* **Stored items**
· · ·
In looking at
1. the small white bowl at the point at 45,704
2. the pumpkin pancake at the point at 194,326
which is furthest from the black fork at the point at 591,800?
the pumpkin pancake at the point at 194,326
· · ·
* **Problem statement**
Return each of the entries above word for word, with no changes.

* **Response for this exercise**
In looking at
1. the small white bowl at the point at 45,704
2. the pumpkin pancake at the point at 194,326
which is furthest from the black fork at the point at 591,800?
the pumpkin pancake at the point at 194,326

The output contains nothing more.